Tetraponera species are frequently found in the tropics of Australia, Asia, and Africa. Plant species are connected to several species of animals. Acacias are the most frequent myrmecophytes for Tetraponera, although this genus also has a wide range of other hosts, such as bamboos and lianas. Tetraponera ants prune nearby plants to keep off other ants and caterpillars as well as to lessen competition for their host’s resources. Tetraponera species only abandon their myrmecophyte in order to establish a new colony on a different host; a queen and few workers stay behind to help the colony grow.

Life Cycle and Castes

Like other ants, Tetraponera reproduces exclusively through its queens, which are the sole females in a colony. All of the female sterile workers hunt for food and guard the colony. Only at specific times of the year are males created, and they disperse to mate with virgin queens from different colonies. Because ants are haplodiploid, they have control over the gender of their progeny. An unfertilized egg will develop into a male, whereas a fertilized egg will develop into a female. This consistently limits the breeding season, when the species’ winged virgin queens and males migrate  The larvae from the queen’s eggs are cared for inside the colony and kept safe from any predators by the workers. All female larvae are either workers or new queens depending on the level of care they receive; all male larvae are drones. In order to ensure that there are enough workers created to guard and support the expanding colony, eggs are initially produced at a low rate when a new colony is formed. However, this rate swiftly increases in the second to fourth years.

Identification

  • Worker

Size and polymorphism (occasionally) of the worker vary (worker HW 0.42-2.25). Masticatory and mandibular basal borders can converge at an oblique angle but are frequently separate. The proximal tooth is typically lacking, while the basal border has 0–2 teeth. Three to six subequal-sized teeth, usually three, are present at the masticatory edge. A single, continuous, weak elevation that is substantially rounded behind the masticatory and basal margins is seen on the mandibular venter (sometimes this ridge is very reduced). All species, with the exception of T. tessmanni, have a palp formula of 6,4; (4p3.3). The distal border of the labrum occasionally has noticeable teeth or protuberances in addition to a narrow, notch-like fissure. The anterior margin of the median clypeal lobe is frequently serrated or crenulate; it has a continuous, non-truncate anteriorodorsal surface. Twelve-segmented antennas.
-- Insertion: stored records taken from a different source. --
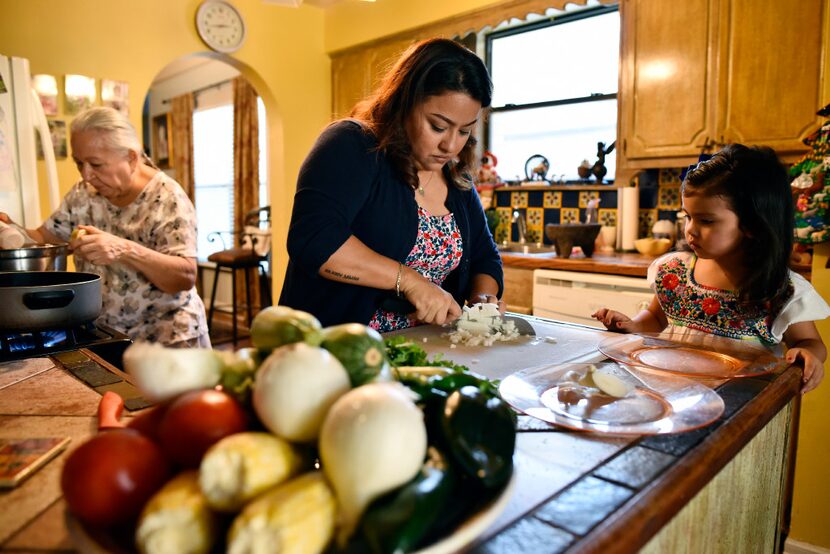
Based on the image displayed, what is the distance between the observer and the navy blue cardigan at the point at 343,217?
142cm

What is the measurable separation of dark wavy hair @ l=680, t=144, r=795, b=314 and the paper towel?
1873 millimetres

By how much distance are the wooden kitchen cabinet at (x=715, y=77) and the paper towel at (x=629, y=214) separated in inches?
5.6

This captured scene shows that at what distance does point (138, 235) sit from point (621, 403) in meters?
1.70

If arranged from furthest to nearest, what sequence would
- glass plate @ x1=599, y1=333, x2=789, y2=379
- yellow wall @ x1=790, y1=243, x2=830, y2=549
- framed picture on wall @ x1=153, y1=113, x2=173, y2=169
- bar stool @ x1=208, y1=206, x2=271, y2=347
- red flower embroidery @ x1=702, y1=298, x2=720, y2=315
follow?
framed picture on wall @ x1=153, y1=113, x2=173, y2=169
bar stool @ x1=208, y1=206, x2=271, y2=347
yellow wall @ x1=790, y1=243, x2=830, y2=549
red flower embroidery @ x1=702, y1=298, x2=720, y2=315
glass plate @ x1=599, y1=333, x2=789, y2=379

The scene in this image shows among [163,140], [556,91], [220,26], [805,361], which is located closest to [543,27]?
[556,91]

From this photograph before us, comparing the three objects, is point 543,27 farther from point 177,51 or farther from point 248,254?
point 248,254

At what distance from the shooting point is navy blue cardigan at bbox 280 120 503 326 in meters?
1.42

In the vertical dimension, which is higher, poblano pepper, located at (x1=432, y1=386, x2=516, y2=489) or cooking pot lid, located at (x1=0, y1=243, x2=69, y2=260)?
cooking pot lid, located at (x1=0, y1=243, x2=69, y2=260)

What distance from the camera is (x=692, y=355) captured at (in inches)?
47.1

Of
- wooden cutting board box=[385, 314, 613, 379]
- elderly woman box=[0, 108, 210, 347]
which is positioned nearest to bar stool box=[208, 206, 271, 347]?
elderly woman box=[0, 108, 210, 347]

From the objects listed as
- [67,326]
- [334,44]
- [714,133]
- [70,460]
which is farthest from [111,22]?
[70,460]

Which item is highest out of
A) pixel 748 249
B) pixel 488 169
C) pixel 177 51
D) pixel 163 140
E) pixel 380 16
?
pixel 380 16

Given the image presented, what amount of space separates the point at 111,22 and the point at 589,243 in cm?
328

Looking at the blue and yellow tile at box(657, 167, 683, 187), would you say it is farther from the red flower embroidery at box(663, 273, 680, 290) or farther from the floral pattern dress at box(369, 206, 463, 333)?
the floral pattern dress at box(369, 206, 463, 333)
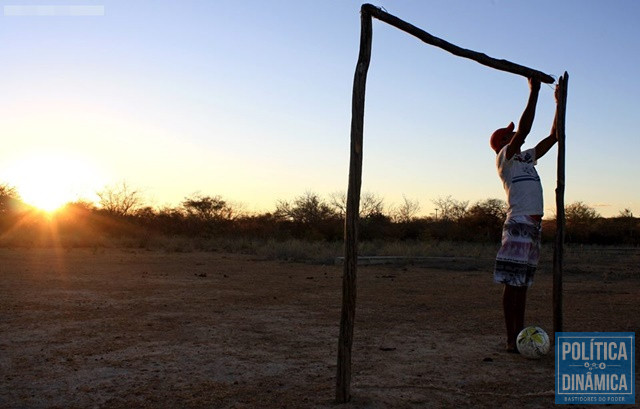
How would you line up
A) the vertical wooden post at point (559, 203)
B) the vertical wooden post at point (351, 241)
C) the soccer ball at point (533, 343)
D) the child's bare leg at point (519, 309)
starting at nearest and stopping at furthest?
the vertical wooden post at point (351, 241)
the soccer ball at point (533, 343)
the child's bare leg at point (519, 309)
the vertical wooden post at point (559, 203)

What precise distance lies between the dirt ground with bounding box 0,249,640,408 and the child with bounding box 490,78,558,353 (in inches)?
18.5

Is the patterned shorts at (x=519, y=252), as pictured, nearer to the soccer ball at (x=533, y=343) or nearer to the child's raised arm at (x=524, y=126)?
the soccer ball at (x=533, y=343)

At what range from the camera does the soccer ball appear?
5.31 meters

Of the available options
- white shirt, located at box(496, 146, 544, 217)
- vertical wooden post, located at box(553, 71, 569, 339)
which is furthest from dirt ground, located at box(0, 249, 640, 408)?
white shirt, located at box(496, 146, 544, 217)

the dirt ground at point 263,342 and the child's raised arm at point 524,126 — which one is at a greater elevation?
the child's raised arm at point 524,126

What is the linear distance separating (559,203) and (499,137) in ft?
2.77

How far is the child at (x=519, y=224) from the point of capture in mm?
5566

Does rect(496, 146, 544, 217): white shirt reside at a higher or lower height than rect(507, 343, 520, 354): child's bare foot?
higher

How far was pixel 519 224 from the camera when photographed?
5.61 m

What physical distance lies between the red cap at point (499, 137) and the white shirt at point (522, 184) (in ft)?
0.94

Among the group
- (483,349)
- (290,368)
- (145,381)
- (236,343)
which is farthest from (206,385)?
(483,349)

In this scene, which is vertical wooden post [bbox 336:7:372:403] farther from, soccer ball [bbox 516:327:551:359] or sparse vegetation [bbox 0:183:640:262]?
sparse vegetation [bbox 0:183:640:262]

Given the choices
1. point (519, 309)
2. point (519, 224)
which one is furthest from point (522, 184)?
point (519, 309)
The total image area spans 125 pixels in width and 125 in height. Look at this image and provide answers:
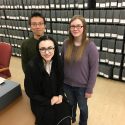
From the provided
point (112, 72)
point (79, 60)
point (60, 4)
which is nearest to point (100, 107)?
point (112, 72)

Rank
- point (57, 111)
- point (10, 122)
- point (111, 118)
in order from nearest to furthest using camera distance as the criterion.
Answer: point (10, 122), point (57, 111), point (111, 118)

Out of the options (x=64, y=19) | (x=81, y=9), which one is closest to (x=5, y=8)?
(x=64, y=19)

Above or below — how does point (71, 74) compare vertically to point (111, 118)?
above

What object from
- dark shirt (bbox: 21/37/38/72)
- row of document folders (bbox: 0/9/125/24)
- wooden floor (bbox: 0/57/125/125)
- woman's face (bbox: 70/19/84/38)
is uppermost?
row of document folders (bbox: 0/9/125/24)

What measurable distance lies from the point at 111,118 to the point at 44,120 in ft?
4.19

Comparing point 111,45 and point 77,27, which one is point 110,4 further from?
point 77,27

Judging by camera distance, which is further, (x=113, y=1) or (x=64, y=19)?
(x=64, y=19)

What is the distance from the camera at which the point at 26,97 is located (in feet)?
5.39

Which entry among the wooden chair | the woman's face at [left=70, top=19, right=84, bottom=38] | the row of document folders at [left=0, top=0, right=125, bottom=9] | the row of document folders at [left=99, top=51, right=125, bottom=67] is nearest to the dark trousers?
the woman's face at [left=70, top=19, right=84, bottom=38]

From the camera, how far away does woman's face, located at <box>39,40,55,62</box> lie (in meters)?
1.48

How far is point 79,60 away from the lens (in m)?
1.64

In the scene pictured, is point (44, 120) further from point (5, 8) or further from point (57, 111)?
point (5, 8)

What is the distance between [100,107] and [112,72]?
33.5 inches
The medial lobes of their antennal sclerites, which were quite significantly extended laterally, covered most of the antennas Queen’s basal condyles.

Tetraponera

  • Queen

Similar to workers in the majority of ways; mandibles frequently changed, such as having a significantly larger apicobasal area or being basally geniculate. Frequently found, right above mandibular insertions, is the genal pit. Ocelli (3) is constantly there. More noticeable than in workers are the mid and hind basitarsal sulci. Forewing normally has two cubital cells, though occasionally only one cell is present.

  • Male

Mandibular basal margins are at least two-thirds the length of their masticatory margins, and they frequently converge at a rounded angle rather than a sharp apico-basal angle. The basal margin of mandibles has 0–1, very rarely 1, teeth, while the masticatory margin has 2–6, typically subequal-sized teeth. Labrum and palp ulum are workers’ terms. Clypeal lobe can occasionally be dorsomedially protuberant; anterior edge of clypeus straight to widely convex, seldom emarginate. Antennal insertions are located quite close to the posterior margin of the clypeus, and antennal sclerites frequently protrude anterodorsally over the frontal triangle (separated by less than the maximum diameter of the antennal fossa).